Wiele osób, które przeczytało tę kolejną już powieść Majgull Axelsson twierdzi, że jest ona gorsza od poprzednich być może dlatego, że pisarka ta jest w pewien sposób monotematyczna i w pewnym sensie dotyczy tego samego kobiecych relacji, kobiecych wyborów. W każdej powieści przeważa podobny schemat : akcja toczy się na kilku planach czasowych, a w miarę rozwoju wydarzeń możemy zaobserwować jak pewne sytuacje i decyzje podjęte w przeszłości wpływają na teraźniejsze życie bohaterów. Może jednak niektórym ten schemat się już znudził ?
Mnie książka się podobała i wbrew opinii, że wiele wątków jest tam niepotrzebnie „upchanych” mnie było jej mało,chciałam, żeby się nie kończyła chciałam czytać więcej i więcej. Może właśnie dlatego jest mi bliższa od pozostałych książek Axelsson bo opowiada o trudnej miłości ? W życiu ludzi przeważają pewne wzorce, które w każdej większej czy mniejszej społeczności są podobne dlatego często spotykając jakąś kobietę, nawet gdy jej nie znamy, ale wiemy, że jest matką możemy stwierdzić, że dla niej spośród wszystkich osób na świecie najważniejsze są jej dzieci dopiero gdzieś dalej w hierarchii jest rodzeństwo, bratankowie, siostrzeńcy. W książce „ Lód woda, woda lód” cały ten porządek jest zachwiany. Jest siostrzeniec ważniejszy od własnej córki, ciocia ważniejsza od mamy, siostry bliźniaczki, które kiedyś były jak jedna dusza w dwóch ciałach a teraz są para wrogów i dzieci skrzywdzone przez własnych rodziców.
Podoba mi się rys psychologiczny bohaterów. Nie są oni podzieleni na dwie grupy dobrych i złych jak to bywa w innych książkach ( zwłaszcza jeśli główna bohaterka jest alter ego autorki bywa, że jest dobra cnotliwa podejmuje same dobredecyzje i zachowuje się nad wyraz poprawnie – bo autorka zazwyczaj właśnie tak widzi siebie – a kto nie jest z nią jest czarnym charakterem). Każda postać ma wady i zalety, nie można jej jednoznacznie ocenić . Podoba mi się również jak została ukazana przyjaźń Susane z jej szkolną koleżanką to, że jest pełna takich ludzkich cech jak niewypowiedziane żale i pretensje, próby „ bycia tą lepszą, tą lepiej ubraną i tą bardziej popularną”. Właśnie takie są przyjaźnie małych dziewczynek, które właśnie tak się zachowują. Choć często uciekam do świata książek po to by „ zobaczyć lepszy obraz świata” ostatnio natrafiam na prozę w której relacje międzyludzkie ukazane są nie idealistycznie, ale wręcz infantylnie i naiwnie jakby proza ta tworzona była nie przez dojrzałych pisarzy a kilkunastoletnią zbyt romantycznie nastrojoną dziewczynkę. W tej powieści nie znajdzie się takich infantylnych elementów, w niej takich nie ma są za to te życiowe.

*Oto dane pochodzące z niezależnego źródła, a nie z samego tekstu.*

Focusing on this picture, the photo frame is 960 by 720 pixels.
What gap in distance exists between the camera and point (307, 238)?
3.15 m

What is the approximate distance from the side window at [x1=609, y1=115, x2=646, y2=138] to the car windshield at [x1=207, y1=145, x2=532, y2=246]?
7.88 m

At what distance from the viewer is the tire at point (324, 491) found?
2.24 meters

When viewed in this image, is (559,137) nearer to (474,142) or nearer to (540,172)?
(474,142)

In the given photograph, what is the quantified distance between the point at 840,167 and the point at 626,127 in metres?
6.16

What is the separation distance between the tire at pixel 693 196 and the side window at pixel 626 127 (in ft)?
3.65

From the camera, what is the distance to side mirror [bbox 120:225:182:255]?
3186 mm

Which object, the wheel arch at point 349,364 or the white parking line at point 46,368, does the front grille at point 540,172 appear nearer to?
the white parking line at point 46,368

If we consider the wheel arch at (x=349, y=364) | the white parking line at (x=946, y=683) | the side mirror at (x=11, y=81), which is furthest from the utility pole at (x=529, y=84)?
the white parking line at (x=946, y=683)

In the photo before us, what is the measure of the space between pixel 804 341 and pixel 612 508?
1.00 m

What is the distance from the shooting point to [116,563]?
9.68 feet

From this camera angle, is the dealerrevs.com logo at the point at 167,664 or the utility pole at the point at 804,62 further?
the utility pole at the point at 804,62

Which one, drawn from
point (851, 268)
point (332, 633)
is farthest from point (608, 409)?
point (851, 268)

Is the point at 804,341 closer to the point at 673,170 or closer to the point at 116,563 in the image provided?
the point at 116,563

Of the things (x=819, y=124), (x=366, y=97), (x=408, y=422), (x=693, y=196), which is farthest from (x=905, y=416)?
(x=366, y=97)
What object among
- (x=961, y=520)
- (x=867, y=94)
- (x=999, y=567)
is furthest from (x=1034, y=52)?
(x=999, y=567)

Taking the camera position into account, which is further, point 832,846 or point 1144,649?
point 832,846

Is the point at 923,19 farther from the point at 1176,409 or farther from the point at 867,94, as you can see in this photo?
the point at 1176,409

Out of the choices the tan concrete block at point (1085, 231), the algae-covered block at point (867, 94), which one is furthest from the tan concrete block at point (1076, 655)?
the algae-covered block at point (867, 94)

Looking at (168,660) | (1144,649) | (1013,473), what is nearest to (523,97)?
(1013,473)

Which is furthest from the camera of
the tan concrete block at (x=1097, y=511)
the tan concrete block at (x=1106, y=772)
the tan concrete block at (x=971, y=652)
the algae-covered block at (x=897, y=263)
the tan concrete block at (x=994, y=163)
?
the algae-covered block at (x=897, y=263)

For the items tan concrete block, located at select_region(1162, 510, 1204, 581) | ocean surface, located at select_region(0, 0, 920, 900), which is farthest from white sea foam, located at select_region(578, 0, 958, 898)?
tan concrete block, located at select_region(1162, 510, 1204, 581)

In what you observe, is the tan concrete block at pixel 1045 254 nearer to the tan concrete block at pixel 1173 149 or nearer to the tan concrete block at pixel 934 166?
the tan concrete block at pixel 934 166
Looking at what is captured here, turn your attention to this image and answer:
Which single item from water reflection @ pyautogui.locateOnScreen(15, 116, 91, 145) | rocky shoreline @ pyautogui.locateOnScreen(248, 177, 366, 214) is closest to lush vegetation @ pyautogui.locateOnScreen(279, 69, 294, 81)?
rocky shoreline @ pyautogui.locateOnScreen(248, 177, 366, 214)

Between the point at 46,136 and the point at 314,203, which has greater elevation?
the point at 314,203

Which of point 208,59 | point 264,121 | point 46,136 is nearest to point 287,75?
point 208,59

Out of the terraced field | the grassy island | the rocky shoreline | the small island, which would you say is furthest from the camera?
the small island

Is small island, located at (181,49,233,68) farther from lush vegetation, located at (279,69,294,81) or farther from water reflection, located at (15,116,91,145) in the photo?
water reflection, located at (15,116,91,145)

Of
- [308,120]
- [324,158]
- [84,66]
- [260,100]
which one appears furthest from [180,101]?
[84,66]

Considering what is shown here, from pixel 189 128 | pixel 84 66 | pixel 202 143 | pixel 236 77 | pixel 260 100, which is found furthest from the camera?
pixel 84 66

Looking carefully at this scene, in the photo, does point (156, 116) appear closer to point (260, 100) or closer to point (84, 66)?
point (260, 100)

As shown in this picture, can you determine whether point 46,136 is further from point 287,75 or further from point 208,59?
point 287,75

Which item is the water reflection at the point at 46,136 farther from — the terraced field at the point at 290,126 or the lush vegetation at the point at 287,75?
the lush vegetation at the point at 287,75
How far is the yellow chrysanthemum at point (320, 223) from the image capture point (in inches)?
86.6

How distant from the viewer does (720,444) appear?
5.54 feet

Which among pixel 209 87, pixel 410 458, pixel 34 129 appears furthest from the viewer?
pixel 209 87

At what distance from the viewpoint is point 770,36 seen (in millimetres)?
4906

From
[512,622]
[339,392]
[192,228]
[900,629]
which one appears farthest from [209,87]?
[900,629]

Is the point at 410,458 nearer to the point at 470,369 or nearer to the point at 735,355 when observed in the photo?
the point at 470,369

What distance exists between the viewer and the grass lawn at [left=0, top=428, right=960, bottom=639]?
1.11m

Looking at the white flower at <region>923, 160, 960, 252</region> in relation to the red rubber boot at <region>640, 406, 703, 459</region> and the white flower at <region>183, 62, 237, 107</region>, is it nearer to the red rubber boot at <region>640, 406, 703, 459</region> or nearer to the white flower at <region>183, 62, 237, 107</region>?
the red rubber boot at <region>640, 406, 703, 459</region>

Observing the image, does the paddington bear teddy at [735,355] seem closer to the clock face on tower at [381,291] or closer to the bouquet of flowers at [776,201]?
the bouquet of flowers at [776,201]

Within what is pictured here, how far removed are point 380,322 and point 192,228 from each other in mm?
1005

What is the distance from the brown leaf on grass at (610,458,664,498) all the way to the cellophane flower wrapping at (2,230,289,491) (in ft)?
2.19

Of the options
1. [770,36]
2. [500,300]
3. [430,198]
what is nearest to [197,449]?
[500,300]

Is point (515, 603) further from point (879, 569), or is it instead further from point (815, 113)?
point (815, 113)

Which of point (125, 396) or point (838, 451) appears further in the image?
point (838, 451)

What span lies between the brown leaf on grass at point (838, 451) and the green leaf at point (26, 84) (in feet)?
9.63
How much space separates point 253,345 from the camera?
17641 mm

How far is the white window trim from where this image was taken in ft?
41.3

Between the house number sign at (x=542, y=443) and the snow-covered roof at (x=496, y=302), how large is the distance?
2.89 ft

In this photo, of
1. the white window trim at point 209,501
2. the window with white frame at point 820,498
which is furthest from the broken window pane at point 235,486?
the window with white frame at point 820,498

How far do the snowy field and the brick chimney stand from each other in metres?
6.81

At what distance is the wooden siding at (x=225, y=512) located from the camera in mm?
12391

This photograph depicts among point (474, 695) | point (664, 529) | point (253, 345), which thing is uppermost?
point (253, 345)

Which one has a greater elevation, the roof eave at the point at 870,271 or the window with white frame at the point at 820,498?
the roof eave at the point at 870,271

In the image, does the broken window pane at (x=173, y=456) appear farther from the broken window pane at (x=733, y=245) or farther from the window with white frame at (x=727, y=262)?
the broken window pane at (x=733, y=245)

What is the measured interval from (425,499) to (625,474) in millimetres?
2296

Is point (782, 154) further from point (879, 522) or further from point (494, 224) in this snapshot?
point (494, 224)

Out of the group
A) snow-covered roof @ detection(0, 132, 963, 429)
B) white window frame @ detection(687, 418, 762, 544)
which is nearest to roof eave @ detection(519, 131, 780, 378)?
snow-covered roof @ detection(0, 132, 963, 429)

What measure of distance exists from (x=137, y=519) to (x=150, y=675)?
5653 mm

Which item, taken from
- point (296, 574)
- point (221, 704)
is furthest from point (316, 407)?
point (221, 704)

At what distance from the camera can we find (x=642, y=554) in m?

W tej powieści są sceny, które wzbudzały moje emocje. Na przykład kiedy widziałam stosunek Inez do własnej córki wzbierała we mnie złość. Gdybym mogła wyciągnęłabym tę kobietę ze stronic powieści i mocno nią potrząsnęła.Tak samo zrobiłabym z chłopcem Elsie po tym jak ją skrzywdził.
Uważam, że właśnie tak powinno się pisać, tak aby poruszyć czytelnika. Wszystkim tę książkę gorąco polecam.